__Task instructions__
Copy out each line of the material below with no changes.

......

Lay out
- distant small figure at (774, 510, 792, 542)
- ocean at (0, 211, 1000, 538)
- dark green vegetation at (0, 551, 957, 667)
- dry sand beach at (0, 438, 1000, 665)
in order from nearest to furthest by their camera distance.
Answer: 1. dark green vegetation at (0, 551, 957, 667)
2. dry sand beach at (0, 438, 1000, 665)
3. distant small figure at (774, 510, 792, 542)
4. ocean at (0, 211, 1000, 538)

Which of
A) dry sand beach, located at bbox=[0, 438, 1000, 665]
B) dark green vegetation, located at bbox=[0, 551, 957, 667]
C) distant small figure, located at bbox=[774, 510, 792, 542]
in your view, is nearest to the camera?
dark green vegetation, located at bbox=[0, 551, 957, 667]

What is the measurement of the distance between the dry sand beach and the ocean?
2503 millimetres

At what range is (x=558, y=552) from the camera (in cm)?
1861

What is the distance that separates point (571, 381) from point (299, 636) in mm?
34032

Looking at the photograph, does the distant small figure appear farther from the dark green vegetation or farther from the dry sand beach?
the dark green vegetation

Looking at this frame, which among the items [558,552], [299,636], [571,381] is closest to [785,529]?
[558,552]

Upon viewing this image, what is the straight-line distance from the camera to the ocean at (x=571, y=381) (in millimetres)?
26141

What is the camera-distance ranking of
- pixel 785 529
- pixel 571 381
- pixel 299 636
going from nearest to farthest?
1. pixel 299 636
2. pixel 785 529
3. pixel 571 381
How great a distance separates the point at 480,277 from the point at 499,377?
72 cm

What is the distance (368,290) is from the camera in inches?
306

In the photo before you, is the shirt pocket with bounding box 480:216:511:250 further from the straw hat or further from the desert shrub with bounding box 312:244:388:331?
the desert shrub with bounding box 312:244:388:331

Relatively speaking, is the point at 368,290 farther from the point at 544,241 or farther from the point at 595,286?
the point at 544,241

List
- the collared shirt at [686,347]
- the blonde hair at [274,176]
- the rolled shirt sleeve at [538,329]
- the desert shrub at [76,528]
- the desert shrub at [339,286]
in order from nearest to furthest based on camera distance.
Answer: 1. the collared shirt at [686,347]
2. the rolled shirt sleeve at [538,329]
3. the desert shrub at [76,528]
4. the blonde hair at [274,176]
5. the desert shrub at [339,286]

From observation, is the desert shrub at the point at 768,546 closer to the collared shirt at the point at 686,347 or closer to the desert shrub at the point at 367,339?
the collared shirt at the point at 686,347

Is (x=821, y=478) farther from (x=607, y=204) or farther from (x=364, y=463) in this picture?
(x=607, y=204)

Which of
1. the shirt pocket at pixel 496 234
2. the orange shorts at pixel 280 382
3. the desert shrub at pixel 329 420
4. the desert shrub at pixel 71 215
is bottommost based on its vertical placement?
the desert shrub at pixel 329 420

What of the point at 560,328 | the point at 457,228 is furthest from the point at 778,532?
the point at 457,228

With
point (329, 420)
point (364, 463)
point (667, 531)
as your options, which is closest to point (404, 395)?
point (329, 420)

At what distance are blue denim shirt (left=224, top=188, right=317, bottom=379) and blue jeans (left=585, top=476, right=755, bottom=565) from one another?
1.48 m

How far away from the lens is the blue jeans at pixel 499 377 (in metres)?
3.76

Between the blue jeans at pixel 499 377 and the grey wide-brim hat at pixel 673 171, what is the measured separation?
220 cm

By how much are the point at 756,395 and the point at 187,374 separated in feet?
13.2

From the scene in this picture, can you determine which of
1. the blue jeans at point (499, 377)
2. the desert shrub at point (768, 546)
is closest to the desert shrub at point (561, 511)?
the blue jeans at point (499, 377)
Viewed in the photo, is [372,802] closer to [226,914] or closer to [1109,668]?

......

__Answer for this exercise__
Lay out
- distant small figure at (774, 510, 792, 542)
- ocean at (0, 211, 1000, 538)
- dark green vegetation at (0, 551, 957, 667)
- dry sand beach at (0, 438, 1000, 665)
in order from nearest to furthest by their camera distance.
Answer: 1. dark green vegetation at (0, 551, 957, 667)
2. dry sand beach at (0, 438, 1000, 665)
3. distant small figure at (774, 510, 792, 542)
4. ocean at (0, 211, 1000, 538)

Which of
A) dry sand beach, located at bbox=[0, 438, 1000, 665]
B) dark green vegetation, located at bbox=[0, 551, 957, 667]
C) distant small figure, located at bbox=[774, 510, 792, 542]
in your view, is nearest to the camera?
dark green vegetation, located at bbox=[0, 551, 957, 667]

What is the measurement of the distance between the dry sand beach and the ocean?
2503 millimetres

At what range is (x=558, y=552) from the camera (in cm)?
1861

What is the distance that separates point (571, 381) from point (299, 636) in mm?
34032

Looking at the photograph, does the distant small figure appear farther from the dark green vegetation or farther from the dry sand beach?
the dark green vegetation

Looking at this frame, which among the items [558,552], [299,636], [571,381] is closest to [785,529]?
[558,552]

Upon viewing this image, what is the straight-line distance from the camera to the ocean at (x=571, y=381) (in millimetres)?
26141

What is the camera-distance ranking of
- pixel 785 529
- pixel 571 381
- pixel 299 636
going from nearest to farthest?
1. pixel 299 636
2. pixel 785 529
3. pixel 571 381
How great a distance separates the point at 480,277 from the point at 499,377?
72 cm

What is the distance (368,290) is from the camera in inches?
306

In the photo before you, is the shirt pocket with bounding box 480:216:511:250 further from the straw hat or further from the desert shrub with bounding box 312:244:388:331?
the desert shrub with bounding box 312:244:388:331

Relatively speaking, is the point at 368,290 farther from the point at 544,241 or farther from the point at 595,286?
the point at 544,241

List
- the collared shirt at [686,347]
- the blonde hair at [274,176]
- the rolled shirt sleeve at [538,329]
- the desert shrub at [76,528]
- the desert shrub at [339,286]
in order from nearest to furthest based on camera distance.
Answer: 1. the collared shirt at [686,347]
2. the rolled shirt sleeve at [538,329]
3. the desert shrub at [76,528]
4. the blonde hair at [274,176]
5. the desert shrub at [339,286]

From observation, is the desert shrub at the point at 768,546 closer to the collared shirt at the point at 686,347 or closer to the desert shrub at the point at 367,339?
the collared shirt at the point at 686,347

Is (x=821, y=478) farther from (x=607, y=204) or farther from (x=364, y=463) in this picture?
(x=607, y=204)

Which of
1. the shirt pocket at pixel 496 234
2. the orange shorts at pixel 280 382
3. the desert shrub at pixel 329 420
4. the desert shrub at pixel 71 215
is bottommost based on its vertical placement?
the desert shrub at pixel 329 420

What of the point at 560,328 | the point at 457,228 is furthest from the point at 778,532?
the point at 457,228

With
point (329, 420)
point (364, 463)
point (667, 531)
as your options, which is closest to point (404, 395)?
point (329, 420)

At what distance are blue denim shirt (left=224, top=188, right=317, bottom=379) and blue jeans (left=585, top=476, right=755, bottom=565) from one another?
1.48 m

How far away from the lens is the blue jeans at pixel 499 377 (in metres)?
3.76

Between the blue jeans at pixel 499 377 and the grey wide-brim hat at pixel 673 171, what is the measured separation?
220 cm

By how much are the point at 756,395 and the point at 187,374 separated in feet?
13.2

From the scene in this picture, can you determine which of
1. the blue jeans at point (499, 377)
2. the desert shrub at point (768, 546)
is closest to the desert shrub at point (561, 511)?
the blue jeans at point (499, 377)
Viewed in the photo, is [372,802] closer to [226,914] or closer to [1109,668]?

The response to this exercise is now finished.